- _Extrait source_:
-*-*-
Le renvoi de Siné, dernière saloperie en date, est une grosse bêtise, dont (peut-être) ce petit arriviste de Val ne se remettra pas ; le prétexte en est dégueulasse et grotesque.

Grosse bêtise, car Siné, à près de 80 balais, est une des grandes figures du journal et du dessin anar en général, au talent iconoclaste et au courage politique (notamment pendant la guerre d’Algérie) très largement reconnus. La nouvelle de son licenciement a provoqué une levée de boucliers et la manifestation d’un soutien qui doivent lui faire chaud au cœur
[^2].

Prétexte, car la vraie raison n’est pas du tout la crainte d’un procès qu’aurait envisagé de lui faire le fils Sarkozy, que Siné épinglait dans sa dernière planche avec son sens habituel de la nuance : en vérité, Siné était un des rares auteurs de Charlie qui se permettait encore de contester publiquement le patron, et qui lui était encore ­rentré dans le lard récemment à propos d’une autre saloperie, dirigée ce coup-là contre Denis Robert.

Prétexte dégueulasse, parce qu’il n’y a pas d’injure plus grave, au regard de l’Histoire et de ce qu’elle nous a appris du sort du peuple juif, que de traiter quelqu’un d’antisémite : aux yeux d’un Siné (aux miens aussi du reste), il n’est pas incongru, dans un espace public aseptisé, de polémiquer à grands renforts de noms d’oiseaux, c’est même recommandé – c’est sain, ça fouette le sang, ça réveille, ça ravigote –, mais il est des limites à ne pas franchir, l’accusation d’antisémitisme en est une, qui porte atteinte à l’honneur.
-*-*-
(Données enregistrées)
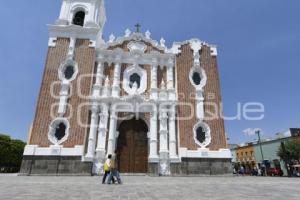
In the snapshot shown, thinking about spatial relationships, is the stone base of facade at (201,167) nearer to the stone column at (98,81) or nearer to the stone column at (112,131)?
the stone column at (112,131)

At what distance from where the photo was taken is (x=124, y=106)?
64.7 feet

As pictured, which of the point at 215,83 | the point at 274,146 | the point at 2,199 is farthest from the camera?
the point at 274,146

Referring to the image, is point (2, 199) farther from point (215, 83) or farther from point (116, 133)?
point (215, 83)

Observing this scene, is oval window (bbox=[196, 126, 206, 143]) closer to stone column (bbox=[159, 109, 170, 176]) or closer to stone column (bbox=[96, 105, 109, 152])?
stone column (bbox=[159, 109, 170, 176])

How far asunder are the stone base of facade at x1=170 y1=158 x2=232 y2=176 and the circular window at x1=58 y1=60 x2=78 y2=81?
11.9m

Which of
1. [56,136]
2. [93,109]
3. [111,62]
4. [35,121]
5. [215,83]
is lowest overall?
[56,136]

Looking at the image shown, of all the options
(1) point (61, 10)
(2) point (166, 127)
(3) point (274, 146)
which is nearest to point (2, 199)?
(2) point (166, 127)

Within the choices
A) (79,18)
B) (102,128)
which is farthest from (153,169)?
(79,18)

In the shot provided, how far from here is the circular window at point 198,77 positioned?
21.7m

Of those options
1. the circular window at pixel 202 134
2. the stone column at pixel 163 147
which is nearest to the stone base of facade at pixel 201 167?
the stone column at pixel 163 147

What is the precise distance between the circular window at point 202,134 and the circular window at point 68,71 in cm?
1209

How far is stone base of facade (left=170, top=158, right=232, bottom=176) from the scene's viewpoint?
1845 cm

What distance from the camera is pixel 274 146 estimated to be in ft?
149

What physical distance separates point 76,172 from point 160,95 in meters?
9.63
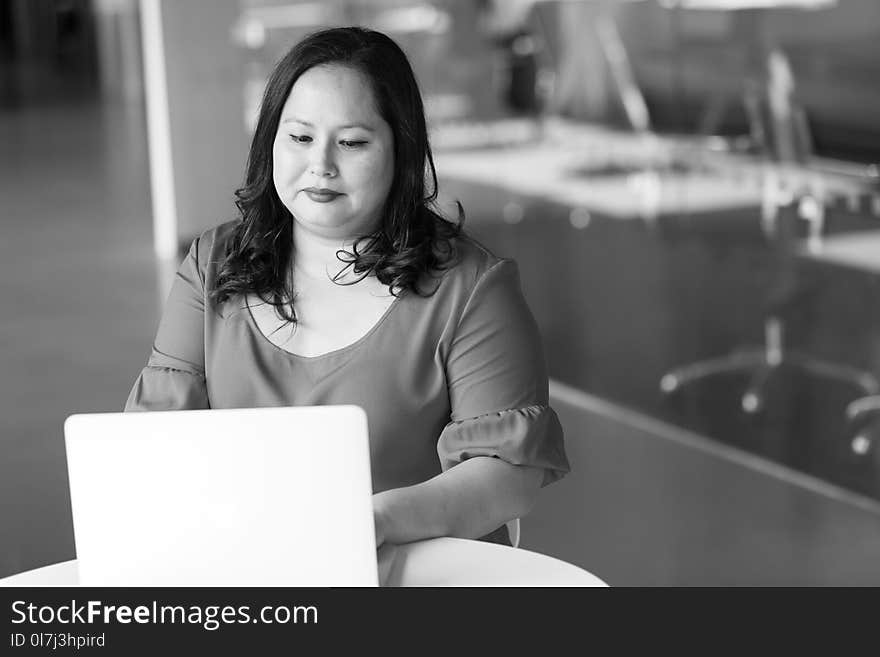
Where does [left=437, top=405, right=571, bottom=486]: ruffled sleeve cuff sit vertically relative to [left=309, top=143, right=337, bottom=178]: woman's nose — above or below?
below

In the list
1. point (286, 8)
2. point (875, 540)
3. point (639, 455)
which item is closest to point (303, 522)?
point (875, 540)

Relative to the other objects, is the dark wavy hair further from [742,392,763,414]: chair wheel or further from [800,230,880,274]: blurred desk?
[800,230,880,274]: blurred desk

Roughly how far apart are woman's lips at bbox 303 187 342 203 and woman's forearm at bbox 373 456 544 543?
1.31 feet

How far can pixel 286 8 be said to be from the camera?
757cm

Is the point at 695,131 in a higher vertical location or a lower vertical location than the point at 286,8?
lower

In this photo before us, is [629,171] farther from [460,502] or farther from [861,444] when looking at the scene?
[460,502]

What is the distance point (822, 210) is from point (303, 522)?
380cm

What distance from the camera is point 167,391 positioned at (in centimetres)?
203

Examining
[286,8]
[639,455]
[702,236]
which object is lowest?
[639,455]

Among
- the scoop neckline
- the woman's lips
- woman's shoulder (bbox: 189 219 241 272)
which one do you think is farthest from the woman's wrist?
woman's shoulder (bbox: 189 219 241 272)

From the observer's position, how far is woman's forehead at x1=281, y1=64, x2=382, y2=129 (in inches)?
75.0

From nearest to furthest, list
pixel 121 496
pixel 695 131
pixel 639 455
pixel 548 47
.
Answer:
-*-*-
- _Exercice 1_:
Répondez aux questions suivantes d'après l'extrait sur le renvoi de Siné.
(a) Quel âge approximatif l'extrait attribue-t-il à Siné ?
(b) Qui aurait envisagé de faire un procès à Siné ?
(c) Contre qui était dirigée l'autre « saloperie » au sujet de laquelle Siné s'en était pris au patron ?
- _Exercice 2_: Reproduisez fidèlement le passage de l'extrait sur le renvoi de Siné, depuis « Prétexte, car la » jusqu'à « contre Denis Robert. » inclus.

- _Réponse complète 1_:
(a) Près de 80 ans.
(b) Le fils Sarkozy.
(c) Contre Denis Robert.

- _Réponse complète 2_:
Prétexte, car la vraie raison n’est pas du tout la crainte d’un procès qu’aurait envisagé de lui faire le fils Sarkozy, que Siné épinglait dans sa dernière planche avec son sens habituel de la nuance : en vérité, Siné était un des rares auteurs de Charlie qui se permettait encore de contester publiquement le patron, et qui lui était encore ­rentré dans le lard récemment à propos d’une autre saloperie, dirigée ce coup-là contre Denis Robert.